§ **Task input**:
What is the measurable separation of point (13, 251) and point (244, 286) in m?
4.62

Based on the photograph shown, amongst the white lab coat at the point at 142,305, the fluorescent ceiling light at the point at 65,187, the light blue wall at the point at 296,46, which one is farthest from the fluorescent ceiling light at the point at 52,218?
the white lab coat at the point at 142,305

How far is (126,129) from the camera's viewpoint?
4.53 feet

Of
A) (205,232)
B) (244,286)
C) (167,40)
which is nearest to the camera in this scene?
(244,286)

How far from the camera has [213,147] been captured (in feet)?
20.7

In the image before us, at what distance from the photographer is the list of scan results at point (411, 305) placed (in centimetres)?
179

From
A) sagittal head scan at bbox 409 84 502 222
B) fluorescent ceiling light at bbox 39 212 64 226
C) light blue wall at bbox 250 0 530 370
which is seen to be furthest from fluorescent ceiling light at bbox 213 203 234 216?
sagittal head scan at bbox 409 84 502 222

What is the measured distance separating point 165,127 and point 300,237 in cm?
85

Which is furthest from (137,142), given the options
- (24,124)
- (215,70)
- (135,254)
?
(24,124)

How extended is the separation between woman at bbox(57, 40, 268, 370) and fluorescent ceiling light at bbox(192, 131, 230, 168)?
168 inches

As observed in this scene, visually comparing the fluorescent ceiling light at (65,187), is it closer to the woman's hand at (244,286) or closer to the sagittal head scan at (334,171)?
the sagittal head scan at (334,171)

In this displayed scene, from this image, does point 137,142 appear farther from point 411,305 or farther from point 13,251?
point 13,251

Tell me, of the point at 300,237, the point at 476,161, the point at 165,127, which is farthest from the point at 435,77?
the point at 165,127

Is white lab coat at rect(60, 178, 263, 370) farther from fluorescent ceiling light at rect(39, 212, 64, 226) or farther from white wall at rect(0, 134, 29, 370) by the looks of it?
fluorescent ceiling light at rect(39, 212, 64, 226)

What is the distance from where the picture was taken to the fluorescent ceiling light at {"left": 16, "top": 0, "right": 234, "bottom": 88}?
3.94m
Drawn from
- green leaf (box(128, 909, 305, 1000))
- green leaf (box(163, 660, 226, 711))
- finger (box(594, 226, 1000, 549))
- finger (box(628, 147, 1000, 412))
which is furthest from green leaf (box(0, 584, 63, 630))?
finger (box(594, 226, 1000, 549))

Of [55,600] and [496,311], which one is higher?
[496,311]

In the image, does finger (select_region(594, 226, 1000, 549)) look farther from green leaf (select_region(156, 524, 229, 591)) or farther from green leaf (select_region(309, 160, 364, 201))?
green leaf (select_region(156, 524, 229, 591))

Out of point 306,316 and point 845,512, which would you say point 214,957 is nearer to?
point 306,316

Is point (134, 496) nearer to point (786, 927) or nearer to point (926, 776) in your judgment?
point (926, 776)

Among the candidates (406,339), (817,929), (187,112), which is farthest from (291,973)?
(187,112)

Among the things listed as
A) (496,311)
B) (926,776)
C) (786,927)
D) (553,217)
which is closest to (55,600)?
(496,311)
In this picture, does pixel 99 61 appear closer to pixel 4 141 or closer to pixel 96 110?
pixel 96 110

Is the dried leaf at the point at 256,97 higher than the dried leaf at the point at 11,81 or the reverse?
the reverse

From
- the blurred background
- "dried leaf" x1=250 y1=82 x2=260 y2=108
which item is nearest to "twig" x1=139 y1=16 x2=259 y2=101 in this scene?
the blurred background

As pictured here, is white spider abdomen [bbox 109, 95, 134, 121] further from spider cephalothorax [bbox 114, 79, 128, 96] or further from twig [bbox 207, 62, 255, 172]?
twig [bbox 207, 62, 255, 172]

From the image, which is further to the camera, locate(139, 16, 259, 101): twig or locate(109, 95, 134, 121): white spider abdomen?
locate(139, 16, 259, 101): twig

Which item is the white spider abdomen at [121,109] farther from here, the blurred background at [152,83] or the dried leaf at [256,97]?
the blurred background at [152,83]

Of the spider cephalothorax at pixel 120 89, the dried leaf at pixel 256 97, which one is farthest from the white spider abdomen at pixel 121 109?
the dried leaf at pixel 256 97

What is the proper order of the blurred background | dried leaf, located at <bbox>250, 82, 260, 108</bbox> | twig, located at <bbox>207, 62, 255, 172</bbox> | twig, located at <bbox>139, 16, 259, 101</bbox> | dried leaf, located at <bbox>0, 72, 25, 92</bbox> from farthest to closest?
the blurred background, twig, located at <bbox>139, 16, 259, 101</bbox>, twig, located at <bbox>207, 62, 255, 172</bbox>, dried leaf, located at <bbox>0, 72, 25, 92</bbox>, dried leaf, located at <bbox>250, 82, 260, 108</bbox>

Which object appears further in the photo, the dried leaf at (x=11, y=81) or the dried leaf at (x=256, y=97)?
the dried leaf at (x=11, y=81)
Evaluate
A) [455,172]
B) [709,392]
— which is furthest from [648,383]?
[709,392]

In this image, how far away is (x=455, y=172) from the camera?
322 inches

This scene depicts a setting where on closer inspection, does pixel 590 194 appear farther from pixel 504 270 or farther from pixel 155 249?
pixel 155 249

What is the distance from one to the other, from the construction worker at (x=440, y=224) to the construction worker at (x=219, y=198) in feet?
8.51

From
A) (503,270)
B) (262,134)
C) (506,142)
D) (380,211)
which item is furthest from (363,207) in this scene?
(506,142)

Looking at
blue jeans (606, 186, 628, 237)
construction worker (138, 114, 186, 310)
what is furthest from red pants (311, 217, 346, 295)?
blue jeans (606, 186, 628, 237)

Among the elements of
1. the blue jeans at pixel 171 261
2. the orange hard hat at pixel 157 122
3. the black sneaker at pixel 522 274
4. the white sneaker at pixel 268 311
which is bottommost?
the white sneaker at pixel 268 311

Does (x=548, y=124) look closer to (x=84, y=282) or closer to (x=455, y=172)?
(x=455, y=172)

§ **Stated goal**: Output the listing above without altering a single character.

§ **Solution to this task**:
What is the measurable separation of point (13, 251) and point (244, 286) in m?
4.62

Based on the photograph shown, amongst the white lab coat at the point at 142,305, the fluorescent ceiling light at the point at 65,187, the light blue wall at the point at 296,46, which one is farthest from the fluorescent ceiling light at the point at 52,218?
the white lab coat at the point at 142,305

How far is (126,129) from the camera's viewpoint?
4.53 feet

Of
A) (205,232)
B) (244,286)
C) (167,40)
which is nearest to the camera in this scene?
(244,286)

How far from the camera has [213,147] been captured (in feet)?
20.7

In the image before us, at what distance from the photographer is the list of scan results at point (411, 305) placed (in centimetres)?
179

From
A) sagittal head scan at bbox 409 84 502 222
B) fluorescent ceiling light at bbox 39 212 64 226
C) light blue wall at bbox 250 0 530 370
which is seen to be furthest from fluorescent ceiling light at bbox 213 203 234 216?
sagittal head scan at bbox 409 84 502 222

What is the measured distance separating point 165,127 and point 300,237 in cm?
85

Which is furthest from (137,142), given the options
- (24,124)
- (215,70)
- (135,254)
?
(24,124)

How extended is the separation between woman at bbox(57, 40, 268, 370) and fluorescent ceiling light at bbox(192, 131, 230, 168)?
168 inches

As observed in this scene, visually comparing the fluorescent ceiling light at (65,187), is it closer to the woman's hand at (244,286) or closer to the sagittal head scan at (334,171)?
the sagittal head scan at (334,171)

In this displayed scene, from this image, does point 137,142 appear farther from point 411,305 or farther from point 13,251?
point 13,251

Tell me, of the point at 300,237, the point at 476,161, the point at 165,127, which is farthest from the point at 435,77?
the point at 165,127

Is white lab coat at rect(60, 178, 263, 370) farther from fluorescent ceiling light at rect(39, 212, 64, 226) or farther from white wall at rect(0, 134, 29, 370) by the looks of it?
fluorescent ceiling light at rect(39, 212, 64, 226)

What is the distance from where the picture was taken to the fluorescent ceiling light at {"left": 16, "top": 0, "right": 234, "bottom": 88}?
3.94m
Drawn from
- green leaf (box(128, 909, 305, 1000))
- green leaf (box(163, 660, 226, 711))
- finger (box(594, 226, 1000, 549))
- finger (box(628, 147, 1000, 412))
which is furthest from green leaf (box(0, 584, 63, 630))?
finger (box(594, 226, 1000, 549))

Of [55,600] and [496,311], which one is higher?
[496,311]

In the image, does finger (select_region(594, 226, 1000, 549)) look farther from green leaf (select_region(156, 524, 229, 591)) or farther from green leaf (select_region(309, 160, 364, 201))?
green leaf (select_region(156, 524, 229, 591))

Out of point 306,316 and point 845,512, which would you say point 214,957 is nearer to?
point 306,316

Is point (134, 496) nearer to point (786, 927) or nearer to point (926, 776) in your judgment?
point (926, 776)

Among the candidates (406,339), (817,929), (187,112), which is farthest from (291,973)?
(187,112)

Among the things listed as
A) (496,311)
B) (926,776)
C) (786,927)
D) (553,217)
which is closest to (55,600)?
(496,311)
In this picture, does pixel 99 61 appear closer to pixel 4 141 or closer to pixel 96 110?
pixel 96 110

Is the dried leaf at the point at 256,97 higher than the dried leaf at the point at 11,81 or the reverse?
the reverse

From
- the blurred background
- "dried leaf" x1=250 y1=82 x2=260 y2=108
which item is nearest to "twig" x1=139 y1=16 x2=259 y2=101 in this scene?
the blurred background

As pictured here, is white spider abdomen [bbox 109, 95, 134, 121] further from spider cephalothorax [bbox 114, 79, 128, 96] or further from twig [bbox 207, 62, 255, 172]?
twig [bbox 207, 62, 255, 172]

From the image, which is further to the camera, locate(139, 16, 259, 101): twig or locate(109, 95, 134, 121): white spider abdomen?
locate(139, 16, 259, 101): twig

Which item is the white spider abdomen at [121,109] farther from here, the blurred background at [152,83] or the dried leaf at [256,97]?
the blurred background at [152,83]

Of the spider cephalothorax at pixel 120 89, the dried leaf at pixel 256 97, which one is farthest from the white spider abdomen at pixel 121 109?
the dried leaf at pixel 256 97

What is the proper order of the blurred background | dried leaf, located at <bbox>250, 82, 260, 108</bbox> | twig, located at <bbox>207, 62, 255, 172</bbox> | twig, located at <bbox>139, 16, 259, 101</bbox> | dried leaf, located at <bbox>0, 72, 25, 92</bbox> from farthest to closest?
the blurred background, twig, located at <bbox>139, 16, 259, 101</bbox>, twig, located at <bbox>207, 62, 255, 172</bbox>, dried leaf, located at <bbox>0, 72, 25, 92</bbox>, dried leaf, located at <bbox>250, 82, 260, 108</bbox>

Which object appears further in the photo, the dried leaf at (x=11, y=81) or the dried leaf at (x=256, y=97)?
the dried leaf at (x=11, y=81)
Evaluate
A) [455,172]
B) [709,392]
— which is furthest from [648,383]?
[709,392]

In this image, how far away is (x=455, y=172) from the camera?
322 inches

This scene depicts a setting where on closer inspection, does pixel 590 194 appear farther from pixel 504 270 or farther from pixel 155 249?
pixel 155 249

What is the distance from one to the other, from the construction worker at (x=440, y=224) to the construction worker at (x=219, y=198) in feet?
8.51

From
A) (503,270)
B) (262,134)
C) (506,142)
D) (380,211)
which item is furthest from (363,207) in this scene?
(506,142)

Looking at
blue jeans (606, 186, 628, 237)
construction worker (138, 114, 186, 310)
what is furthest from red pants (311, 217, 346, 295)?
blue jeans (606, 186, 628, 237)

Among the elements of
1. the blue jeans at pixel 171 261
2. the orange hard hat at pixel 157 122
3. the black sneaker at pixel 522 274
4. the white sneaker at pixel 268 311
which is bottommost?
the white sneaker at pixel 268 311

Does (x=548, y=124) look closer to (x=84, y=282) or closer to (x=455, y=172)?
(x=455, y=172)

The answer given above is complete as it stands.